The EU AI Act for UK SMEs: What You Actually Need to Do

If your product uses AI and the output is consumed by anyone in the EU, the EU AI Act applies to you. It does not matter that you are a UK company, that your servers are in London, or that you have no European customers on the books today. The Act is extraterritorial in the same way GDPR is. The first enforcement deadlines have already passed; the big one for general-purpose and high-risk systems is 2 August 2026.

The four risk tiers

• Unacceptable — banned outright (social scoring, real-time biometric ID in public spaces, manipulative systems). Already in force since 2 February 2025.
• High risk — strict obligations (CV screening, credit scoring, critical infrastructure, medical devices, education scoring). Full compliance by 2 August 2026.
• Limited risk — transparency obligations only (chatbots, deepfakes, emotion recognition). Article 50 disclosure rules.
• Minimal risk — most AI products fall here (spam filters, recommendation engines for low-stakes content). No specific obligations.

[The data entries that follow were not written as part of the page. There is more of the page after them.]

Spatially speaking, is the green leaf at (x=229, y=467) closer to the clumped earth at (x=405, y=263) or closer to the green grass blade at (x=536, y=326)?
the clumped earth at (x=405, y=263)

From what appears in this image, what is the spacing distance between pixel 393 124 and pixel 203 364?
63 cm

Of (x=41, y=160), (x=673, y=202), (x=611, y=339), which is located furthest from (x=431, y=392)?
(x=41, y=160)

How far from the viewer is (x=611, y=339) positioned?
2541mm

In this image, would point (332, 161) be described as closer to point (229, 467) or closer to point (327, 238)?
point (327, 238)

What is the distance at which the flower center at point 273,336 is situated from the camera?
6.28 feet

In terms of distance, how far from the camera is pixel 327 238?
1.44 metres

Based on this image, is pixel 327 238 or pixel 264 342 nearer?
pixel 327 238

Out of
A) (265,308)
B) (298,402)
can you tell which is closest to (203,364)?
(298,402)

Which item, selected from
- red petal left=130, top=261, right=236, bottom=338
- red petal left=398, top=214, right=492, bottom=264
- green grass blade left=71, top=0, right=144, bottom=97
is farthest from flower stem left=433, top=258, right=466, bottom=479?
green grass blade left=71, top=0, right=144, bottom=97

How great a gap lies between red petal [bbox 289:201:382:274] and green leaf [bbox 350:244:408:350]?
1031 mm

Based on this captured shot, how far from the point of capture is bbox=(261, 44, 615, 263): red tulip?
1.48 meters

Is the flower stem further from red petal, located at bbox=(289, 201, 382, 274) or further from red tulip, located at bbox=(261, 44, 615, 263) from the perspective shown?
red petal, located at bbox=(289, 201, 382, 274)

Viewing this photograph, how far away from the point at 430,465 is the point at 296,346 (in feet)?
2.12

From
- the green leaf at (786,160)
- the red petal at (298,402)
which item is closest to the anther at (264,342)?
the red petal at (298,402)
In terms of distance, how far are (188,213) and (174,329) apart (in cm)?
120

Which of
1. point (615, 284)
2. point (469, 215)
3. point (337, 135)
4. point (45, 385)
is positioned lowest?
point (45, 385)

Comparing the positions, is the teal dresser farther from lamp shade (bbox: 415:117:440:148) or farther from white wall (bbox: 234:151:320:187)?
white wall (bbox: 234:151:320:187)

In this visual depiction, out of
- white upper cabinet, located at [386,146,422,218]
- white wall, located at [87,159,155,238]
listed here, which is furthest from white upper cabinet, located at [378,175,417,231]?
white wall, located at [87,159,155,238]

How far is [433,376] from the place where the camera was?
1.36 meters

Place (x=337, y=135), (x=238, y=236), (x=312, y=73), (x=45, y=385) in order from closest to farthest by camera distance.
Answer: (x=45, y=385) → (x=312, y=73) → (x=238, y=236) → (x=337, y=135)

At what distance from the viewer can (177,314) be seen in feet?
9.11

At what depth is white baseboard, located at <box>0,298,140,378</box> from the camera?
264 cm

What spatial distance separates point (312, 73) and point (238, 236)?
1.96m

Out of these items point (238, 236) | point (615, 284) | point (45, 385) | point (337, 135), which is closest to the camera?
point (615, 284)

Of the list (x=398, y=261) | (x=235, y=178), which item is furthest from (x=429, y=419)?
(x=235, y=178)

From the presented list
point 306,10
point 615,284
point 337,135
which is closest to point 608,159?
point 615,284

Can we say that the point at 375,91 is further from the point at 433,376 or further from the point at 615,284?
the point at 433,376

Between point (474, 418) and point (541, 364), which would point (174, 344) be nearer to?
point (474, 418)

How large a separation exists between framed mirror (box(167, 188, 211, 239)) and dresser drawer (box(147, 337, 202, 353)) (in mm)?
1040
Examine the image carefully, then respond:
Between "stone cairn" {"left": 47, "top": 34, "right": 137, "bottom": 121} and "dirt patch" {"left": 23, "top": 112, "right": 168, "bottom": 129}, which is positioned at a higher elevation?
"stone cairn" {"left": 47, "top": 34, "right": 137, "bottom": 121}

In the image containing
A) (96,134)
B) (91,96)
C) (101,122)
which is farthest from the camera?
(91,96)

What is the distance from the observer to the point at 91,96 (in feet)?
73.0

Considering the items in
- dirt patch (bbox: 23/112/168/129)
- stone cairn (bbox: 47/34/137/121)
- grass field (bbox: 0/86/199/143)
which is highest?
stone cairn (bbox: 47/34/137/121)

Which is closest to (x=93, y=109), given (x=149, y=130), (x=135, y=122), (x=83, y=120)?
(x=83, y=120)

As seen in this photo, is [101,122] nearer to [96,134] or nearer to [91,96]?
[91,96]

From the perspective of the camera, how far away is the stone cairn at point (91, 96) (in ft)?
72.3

How to work out which tier you are in

Start with the use case, not the technology. A large language model used to summarise meeting notes is minimal risk. The same model used to score job applicants is high risk. The Act regulates outcomes for users, not model architectures. Map every AI feature in your product to a use case, then check Annex III for the high-risk list.

The 10-step compliance checklist

• Inventory every AI system in your product, including third-party APIs
• Classify each by risk tier with a documented rationale
• For limited-risk systems: add user-facing disclosure ('You are interacting with AI')
• For high-risk systems: build a risk management system and document it
• Implement data governance — training data lineage, bias testing, quality checks
• Produce technical documentation per Annex IV (architecture, training, evaluation)
• Set up logging so AI outputs can be reconstructed and audited
• Define human oversight measures appropriate to the use case
• Run a conformity assessment before placing the system on the EU market
• Register high-risk systems in the EU database and apply CE marking

What SMEs often get wrong

Assuming the model provider has done the work. OpenAI, Anthropic and Google handle their own GPAI obligations. Yours start where their API ends — how you deploy, contextualise and surface the output to a user.

Treating it as a legal task. The Act requires evidence built into your engineering and product processes: data lineage, evaluations, logging, human-in-the-loop design. Lawyers cannot retrofit this in week 50.

Ignoring the SME concessions. The Act includes proportionality clauses for SMEs and start-ups, including simplified technical documentation and priority access to regulatory sandboxes. Use them.

Penalties

Up to €35m or 7% of global annual turnover for prohibited AI. Up to €15m or 3% for high-risk non-compliance. For an SME, the bigger commercial risk is being de-listed from enterprise procurement processes that now ask the AI Act question on the security questionnaire.